__Document__:
This chapter will give a short summary of the project thesis [Egg16]. A lot of the content in this chapter is taken directly from the project thesis. However, all figures are updated for consistency with the rest of the thesis. The architecture specification, where data structures, message formats and control/status registers are specified, can be found in Appendix A. For more details, refer to [Egg16].

The project thesis takes the reader through the process of designing a hardware ray tracer for educational purposes. Ray tracing is a parallel problem, and is well suited for implementation in hardware. This specific ray tracer is not very feature-rich, but still demonstrates important aspects of digital design. An initial Python model was provided by [Gje17] as a starting point for further development. The model was simplified by removing certain features such as refraction and support for rendering other objects than spheres. This reduces the complexity of the system while keeping the educational value.

In order to model different aspects of the system, two additional models were developed. A transaction-level modeling (TLM) model was created to see how well the partitioned system worked. To verify that the ISA could execute the algorithm, an ISA-simulator along with an assembled version of the algorithm was developed. The models and tools developed during the project thesis have been used extensively throughout the work on both the project and master's thesis.

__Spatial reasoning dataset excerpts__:
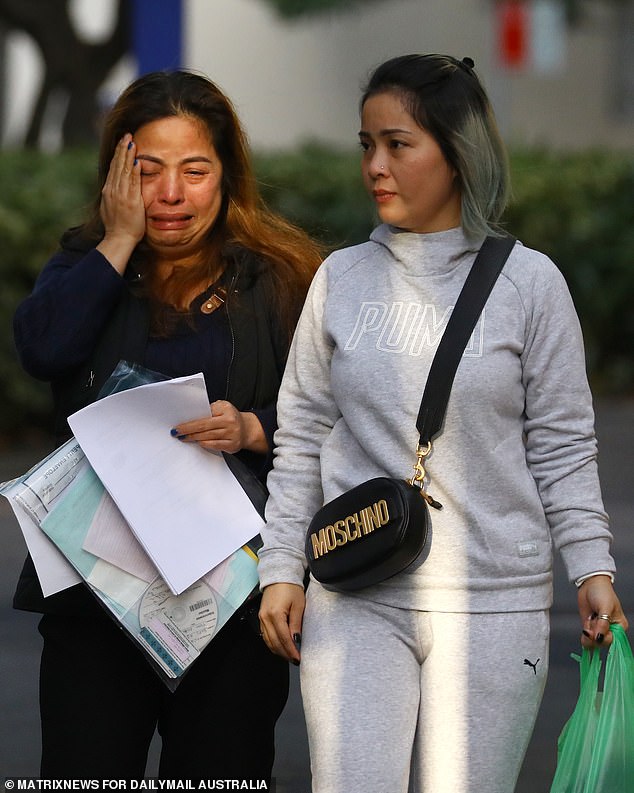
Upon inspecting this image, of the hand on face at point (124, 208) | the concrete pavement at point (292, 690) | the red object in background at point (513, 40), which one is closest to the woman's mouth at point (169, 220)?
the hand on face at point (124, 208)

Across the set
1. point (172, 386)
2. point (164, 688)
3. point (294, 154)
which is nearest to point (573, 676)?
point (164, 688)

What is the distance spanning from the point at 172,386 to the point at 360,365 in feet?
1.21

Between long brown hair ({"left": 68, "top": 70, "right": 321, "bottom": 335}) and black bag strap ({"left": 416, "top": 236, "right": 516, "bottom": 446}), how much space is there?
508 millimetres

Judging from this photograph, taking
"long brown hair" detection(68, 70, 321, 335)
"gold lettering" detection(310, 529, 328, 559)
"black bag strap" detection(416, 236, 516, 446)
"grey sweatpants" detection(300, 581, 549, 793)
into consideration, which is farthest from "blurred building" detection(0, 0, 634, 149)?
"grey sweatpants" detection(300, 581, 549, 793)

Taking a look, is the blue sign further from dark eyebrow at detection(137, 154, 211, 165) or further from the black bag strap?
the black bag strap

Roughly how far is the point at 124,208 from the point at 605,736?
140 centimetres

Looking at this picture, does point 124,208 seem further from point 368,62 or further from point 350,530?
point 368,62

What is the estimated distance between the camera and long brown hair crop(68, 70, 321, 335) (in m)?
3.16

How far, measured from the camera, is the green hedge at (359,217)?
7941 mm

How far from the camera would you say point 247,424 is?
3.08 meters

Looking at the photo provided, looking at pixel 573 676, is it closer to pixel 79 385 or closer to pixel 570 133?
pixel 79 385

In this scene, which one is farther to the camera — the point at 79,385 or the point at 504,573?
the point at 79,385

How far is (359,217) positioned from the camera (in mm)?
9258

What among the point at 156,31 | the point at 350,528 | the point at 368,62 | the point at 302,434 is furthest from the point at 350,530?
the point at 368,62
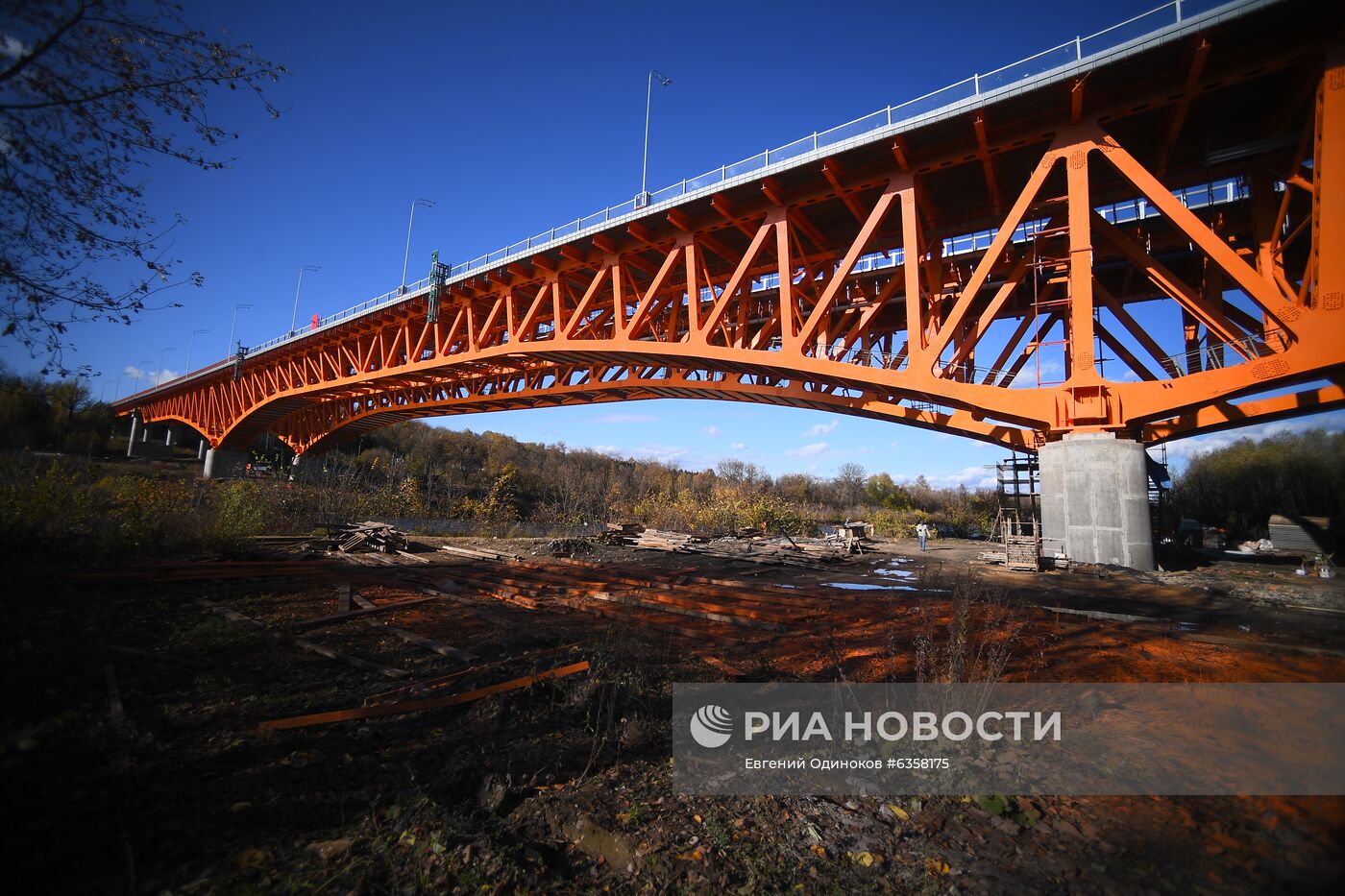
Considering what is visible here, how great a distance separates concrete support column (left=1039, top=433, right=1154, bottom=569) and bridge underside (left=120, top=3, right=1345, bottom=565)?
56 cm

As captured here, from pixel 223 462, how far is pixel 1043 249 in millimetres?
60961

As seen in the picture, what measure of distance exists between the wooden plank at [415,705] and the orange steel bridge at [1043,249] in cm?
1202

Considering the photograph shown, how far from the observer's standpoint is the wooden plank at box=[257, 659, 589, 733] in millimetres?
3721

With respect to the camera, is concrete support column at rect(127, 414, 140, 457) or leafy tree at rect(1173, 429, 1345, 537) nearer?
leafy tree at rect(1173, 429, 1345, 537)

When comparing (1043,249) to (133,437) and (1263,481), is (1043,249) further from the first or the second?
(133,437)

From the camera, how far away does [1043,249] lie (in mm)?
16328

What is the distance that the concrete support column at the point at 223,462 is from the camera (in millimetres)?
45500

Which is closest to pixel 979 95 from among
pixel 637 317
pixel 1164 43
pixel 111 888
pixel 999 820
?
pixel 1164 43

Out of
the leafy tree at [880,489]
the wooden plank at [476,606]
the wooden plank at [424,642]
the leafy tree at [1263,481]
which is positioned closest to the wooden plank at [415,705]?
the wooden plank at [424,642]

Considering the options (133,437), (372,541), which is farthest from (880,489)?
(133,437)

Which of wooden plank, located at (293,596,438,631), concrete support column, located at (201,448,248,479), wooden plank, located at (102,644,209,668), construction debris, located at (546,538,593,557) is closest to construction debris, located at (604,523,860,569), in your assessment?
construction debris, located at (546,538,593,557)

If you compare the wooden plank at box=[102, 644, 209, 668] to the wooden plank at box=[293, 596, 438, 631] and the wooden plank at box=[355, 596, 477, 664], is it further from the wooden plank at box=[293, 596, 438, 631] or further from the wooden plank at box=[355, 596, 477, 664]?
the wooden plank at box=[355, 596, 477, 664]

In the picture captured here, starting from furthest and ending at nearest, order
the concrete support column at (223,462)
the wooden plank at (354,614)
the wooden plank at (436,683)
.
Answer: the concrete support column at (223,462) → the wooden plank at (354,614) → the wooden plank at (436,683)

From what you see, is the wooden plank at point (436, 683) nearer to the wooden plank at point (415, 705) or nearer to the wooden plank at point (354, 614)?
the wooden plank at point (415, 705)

__Your tasks__:
A. Reproduce the ray tracer summary starting with "This chapter will" and going on through "refer to [Egg16].", substituting "diagrams" for "figures".
B. According to the ray tracer summary, which features were removed to simplify the initial Python model?

__Answers given__:
A.
This chapter will give a short summary of the project thesis [Egg16]. A lot of the content in this chapter is taken directly from the project thesis. However, all diagrams are updated for consistency with the rest of the thesis. The architecture specification, where data structures, message formats and control/status registers are specified, can be found in Appendix A. For more details, refer to [Egg16].

B. Refraction and support for rendering objects other than spheres were removed.